28 掃除屋の話28
煙草を投げ捨てると、スーツの男が一気に距離を詰めてきた。連れの男が左側に回るのが見える。囲むつもりだな、と思い、あえて後ろに下がらず。前に進んだ。スーツの男が意表を付かれて、舌打ちしながら、右手を私の顔に向けて振る。辛うじて頭をさげてかわしながら、二人の間をそのまますり抜けようとした。
「おい、待てや」と連れの男が怒鳴った。私の襟を掴んで引こうとしたが、ぎりぎりで逃れ、反転して男の背中に回る。肩に手を乗せ、腰を回して床に叩きつけると、どぉん、と大きな音がした。ちらりと視線を向けると、苛立った様子でスーツの男が刃物を取り出したのが見えた。
「短刀は苦手なんだ」と思いつつも、スーツの男の方に体を向ける。倒れた男からは距離を離しつつ、刃物が届かない位置を探りながら近づいた。横に数回振るのをなんとかかわせたが、ツナギを少しかすった。
男が手を伸ばして突いてきた。伸ばした腕の外側ぎりぎりでかわす。かわしながら左手を肘に添え、右手で刃物の上から男の拳を握る。男の肘から曲げながら、肩の根元に向けて力を送りながら放り投げた。刃物が飛んで床を転がっていった。
すでに息が上がりそうだった。逃げるなら今しかない。
そのまま、玄関に向かおうとした。が、倒れていた連れの男が猛然と追いかけ、私の背中から両手を回して掴んできた。掴まれたときに肩を張っていれば、肩をゆるめて外すことができるはずだった。だが、もう力がでない。
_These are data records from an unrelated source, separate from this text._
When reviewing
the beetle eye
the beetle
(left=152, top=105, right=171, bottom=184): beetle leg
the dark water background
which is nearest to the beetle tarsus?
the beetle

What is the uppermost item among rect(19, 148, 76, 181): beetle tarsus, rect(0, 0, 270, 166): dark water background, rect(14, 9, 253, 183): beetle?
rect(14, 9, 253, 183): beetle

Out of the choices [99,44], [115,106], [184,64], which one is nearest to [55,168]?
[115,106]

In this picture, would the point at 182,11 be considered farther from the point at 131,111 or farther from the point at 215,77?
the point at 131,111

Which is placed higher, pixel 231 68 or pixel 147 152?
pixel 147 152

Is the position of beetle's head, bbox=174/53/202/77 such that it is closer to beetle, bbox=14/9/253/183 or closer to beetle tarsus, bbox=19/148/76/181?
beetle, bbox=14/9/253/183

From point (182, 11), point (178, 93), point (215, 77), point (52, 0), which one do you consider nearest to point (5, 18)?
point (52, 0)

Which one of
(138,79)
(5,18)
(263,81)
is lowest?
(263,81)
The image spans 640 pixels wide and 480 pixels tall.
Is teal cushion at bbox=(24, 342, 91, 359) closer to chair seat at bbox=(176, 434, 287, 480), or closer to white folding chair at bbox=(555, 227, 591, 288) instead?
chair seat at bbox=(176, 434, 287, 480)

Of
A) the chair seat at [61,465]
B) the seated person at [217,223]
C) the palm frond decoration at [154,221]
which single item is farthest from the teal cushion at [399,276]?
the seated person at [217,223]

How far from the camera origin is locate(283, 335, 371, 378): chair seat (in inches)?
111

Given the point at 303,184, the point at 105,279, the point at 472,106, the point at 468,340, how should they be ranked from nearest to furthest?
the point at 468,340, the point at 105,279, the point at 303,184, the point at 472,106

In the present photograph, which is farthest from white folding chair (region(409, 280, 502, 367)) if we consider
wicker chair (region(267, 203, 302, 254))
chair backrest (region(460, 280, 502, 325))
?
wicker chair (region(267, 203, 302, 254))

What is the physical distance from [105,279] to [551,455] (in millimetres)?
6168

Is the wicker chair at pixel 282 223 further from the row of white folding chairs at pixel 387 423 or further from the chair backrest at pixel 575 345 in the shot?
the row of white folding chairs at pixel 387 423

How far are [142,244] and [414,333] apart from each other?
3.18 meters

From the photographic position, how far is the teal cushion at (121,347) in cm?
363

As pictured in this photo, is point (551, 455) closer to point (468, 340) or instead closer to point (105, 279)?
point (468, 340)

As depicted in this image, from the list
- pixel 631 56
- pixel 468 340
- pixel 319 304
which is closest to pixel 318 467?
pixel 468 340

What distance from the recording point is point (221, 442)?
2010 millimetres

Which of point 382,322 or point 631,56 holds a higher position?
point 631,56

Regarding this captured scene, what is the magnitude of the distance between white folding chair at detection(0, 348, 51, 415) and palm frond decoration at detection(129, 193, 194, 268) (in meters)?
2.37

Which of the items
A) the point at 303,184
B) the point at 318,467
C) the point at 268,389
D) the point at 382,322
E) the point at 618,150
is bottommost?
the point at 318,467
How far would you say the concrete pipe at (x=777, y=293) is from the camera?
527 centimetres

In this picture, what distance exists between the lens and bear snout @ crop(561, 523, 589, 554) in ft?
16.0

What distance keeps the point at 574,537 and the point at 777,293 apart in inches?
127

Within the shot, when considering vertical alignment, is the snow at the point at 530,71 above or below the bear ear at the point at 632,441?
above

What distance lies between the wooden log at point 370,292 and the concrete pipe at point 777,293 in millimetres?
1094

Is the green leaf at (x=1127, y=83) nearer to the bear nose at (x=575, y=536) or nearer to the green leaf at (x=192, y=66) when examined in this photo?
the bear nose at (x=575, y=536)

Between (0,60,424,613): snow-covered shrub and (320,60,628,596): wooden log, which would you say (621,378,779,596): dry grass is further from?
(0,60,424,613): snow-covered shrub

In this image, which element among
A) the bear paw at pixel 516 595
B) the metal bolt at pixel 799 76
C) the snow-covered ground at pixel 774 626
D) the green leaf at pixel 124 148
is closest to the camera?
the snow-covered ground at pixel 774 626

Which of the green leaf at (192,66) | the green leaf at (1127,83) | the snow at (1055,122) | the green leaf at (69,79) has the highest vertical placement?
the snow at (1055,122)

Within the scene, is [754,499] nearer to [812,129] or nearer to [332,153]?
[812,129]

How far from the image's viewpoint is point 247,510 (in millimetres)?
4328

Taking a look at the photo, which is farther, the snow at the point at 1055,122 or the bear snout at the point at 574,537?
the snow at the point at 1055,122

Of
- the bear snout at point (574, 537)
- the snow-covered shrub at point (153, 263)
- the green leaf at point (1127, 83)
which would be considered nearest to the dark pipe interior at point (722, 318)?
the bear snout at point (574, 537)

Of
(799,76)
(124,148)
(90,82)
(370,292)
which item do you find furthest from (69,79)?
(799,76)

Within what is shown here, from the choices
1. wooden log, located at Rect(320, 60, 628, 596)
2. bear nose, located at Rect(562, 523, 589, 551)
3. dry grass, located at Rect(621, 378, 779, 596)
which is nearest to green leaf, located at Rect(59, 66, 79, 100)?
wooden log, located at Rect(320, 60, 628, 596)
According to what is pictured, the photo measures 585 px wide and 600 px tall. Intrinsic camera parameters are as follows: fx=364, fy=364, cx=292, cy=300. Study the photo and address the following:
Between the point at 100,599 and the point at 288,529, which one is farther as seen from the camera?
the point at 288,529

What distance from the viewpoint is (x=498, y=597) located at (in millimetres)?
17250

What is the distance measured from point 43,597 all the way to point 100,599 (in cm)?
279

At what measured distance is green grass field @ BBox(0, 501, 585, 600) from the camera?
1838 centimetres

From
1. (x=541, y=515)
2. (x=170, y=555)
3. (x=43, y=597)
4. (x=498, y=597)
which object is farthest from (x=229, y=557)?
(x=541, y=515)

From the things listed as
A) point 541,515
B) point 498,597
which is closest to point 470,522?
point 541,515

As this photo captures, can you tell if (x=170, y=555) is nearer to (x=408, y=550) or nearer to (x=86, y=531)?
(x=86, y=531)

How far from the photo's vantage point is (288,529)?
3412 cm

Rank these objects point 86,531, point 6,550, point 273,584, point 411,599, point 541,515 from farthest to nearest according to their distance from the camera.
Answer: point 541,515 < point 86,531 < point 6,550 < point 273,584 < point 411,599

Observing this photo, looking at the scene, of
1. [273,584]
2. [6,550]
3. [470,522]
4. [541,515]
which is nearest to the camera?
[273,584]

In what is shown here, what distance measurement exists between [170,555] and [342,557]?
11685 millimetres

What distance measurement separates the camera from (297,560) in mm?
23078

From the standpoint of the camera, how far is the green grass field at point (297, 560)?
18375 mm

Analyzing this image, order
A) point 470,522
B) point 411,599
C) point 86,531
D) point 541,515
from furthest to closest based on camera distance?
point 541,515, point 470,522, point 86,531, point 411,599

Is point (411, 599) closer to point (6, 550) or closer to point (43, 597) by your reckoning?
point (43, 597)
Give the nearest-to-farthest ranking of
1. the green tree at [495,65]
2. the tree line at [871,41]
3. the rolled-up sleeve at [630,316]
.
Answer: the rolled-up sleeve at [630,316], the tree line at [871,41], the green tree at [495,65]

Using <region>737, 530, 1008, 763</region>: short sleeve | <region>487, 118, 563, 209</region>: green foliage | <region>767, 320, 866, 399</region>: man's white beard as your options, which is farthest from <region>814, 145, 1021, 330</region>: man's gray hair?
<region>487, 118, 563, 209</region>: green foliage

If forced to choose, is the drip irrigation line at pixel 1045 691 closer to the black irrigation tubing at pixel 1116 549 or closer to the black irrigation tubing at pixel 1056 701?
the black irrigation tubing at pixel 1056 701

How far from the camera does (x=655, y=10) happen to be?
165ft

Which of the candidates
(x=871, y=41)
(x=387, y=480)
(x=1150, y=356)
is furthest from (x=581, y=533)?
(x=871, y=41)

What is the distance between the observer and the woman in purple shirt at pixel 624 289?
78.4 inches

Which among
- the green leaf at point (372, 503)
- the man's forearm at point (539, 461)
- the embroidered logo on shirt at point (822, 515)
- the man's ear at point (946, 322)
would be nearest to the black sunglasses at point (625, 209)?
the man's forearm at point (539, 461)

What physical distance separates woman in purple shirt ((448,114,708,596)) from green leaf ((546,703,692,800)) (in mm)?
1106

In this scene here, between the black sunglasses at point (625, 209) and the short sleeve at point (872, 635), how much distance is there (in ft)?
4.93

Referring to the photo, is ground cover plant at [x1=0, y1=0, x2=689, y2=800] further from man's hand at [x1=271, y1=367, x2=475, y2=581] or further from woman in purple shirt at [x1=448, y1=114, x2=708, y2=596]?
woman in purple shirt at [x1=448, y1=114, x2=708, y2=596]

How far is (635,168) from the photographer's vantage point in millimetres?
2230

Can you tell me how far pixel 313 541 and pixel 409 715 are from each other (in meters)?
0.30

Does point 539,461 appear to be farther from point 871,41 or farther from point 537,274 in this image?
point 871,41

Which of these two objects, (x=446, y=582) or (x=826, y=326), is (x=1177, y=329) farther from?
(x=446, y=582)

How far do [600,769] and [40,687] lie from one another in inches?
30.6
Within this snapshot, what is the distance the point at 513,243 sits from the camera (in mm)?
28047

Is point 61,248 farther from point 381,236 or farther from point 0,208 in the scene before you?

仕方なく前の扉を蹴とばす反動で、男ごと背中から床に倒れた。
しかし、男は私を掴んだまま離そうとしなかった。肘を振っても打撃が十分ではなかった。足をバタバタさせたが、諦めた。
見上げると、スーツ姿の男が立っていた。乱れた髪を撫でつけながら、
「やっとおとなしくなったか」と気持ち悪いくらい落ち着いた声で言った。
「知ってることをすべて話してもらうために、別に部屋を用意している」と微笑みながら私に告げると、「まぁそれはそれとしてだ」と、私の顔面を蹴り飛ばした。目の奥に光が点滅し、鼻の根元が熱くなった。たっぷり流れ出たものが唇から顎までを浸し、そのまま気を失った。